-- Start of TEXT SEGMENT --

Fossil weather forecasts?

Fossil snails might tell us of the frequency of heavy rainfall in the past

A new study comparing the stable oxygen and carbon isotope ratios of giant land snails in New Zealand and New Caledonia found a surprising result. New Zealand snails had, on average, higher oxygen isotope ratios values than their counterparts in New Caledonia, counter to the relative isotopic composition of rainwater between these two regions. This research just published in the Journal of Quaternary Science provides baseline data for using the shells of Placostylus snails as environmental proxies – allowing us to use fossil shells to estimate the temperature and rainfall when the snails were alive.

-- End of TEXT SEGMENT --
-- Start of MATERIAL PROVIDED --

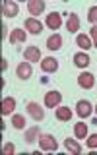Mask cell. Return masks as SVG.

-- End of MATERIAL PROVIDED --

● WRITTEN PROBLEM
Reproduce a passage from the text on fossil snails, beginning at the words "A new study" and stopping after "snails were alive.". Work only from the text on fossil snails.

● THE SOLUTION
A new study comparing the stable oxygen and carbon isotope ratios of giant land snails in New Zealand and New Caledonia found a surprising result. New Zealand snails had, on average, higher oxygen isotope ratios values than their counterparts in New Caledonia, counter to the relative isotopic composition of rainwater between these two regions. This research just published in the Journal of Quaternary Science provides baseline data for using the shells of Placostylus snails as environmental proxies – allowing us to use fossil shells to estimate the temperature and rainfall when the snails were alive.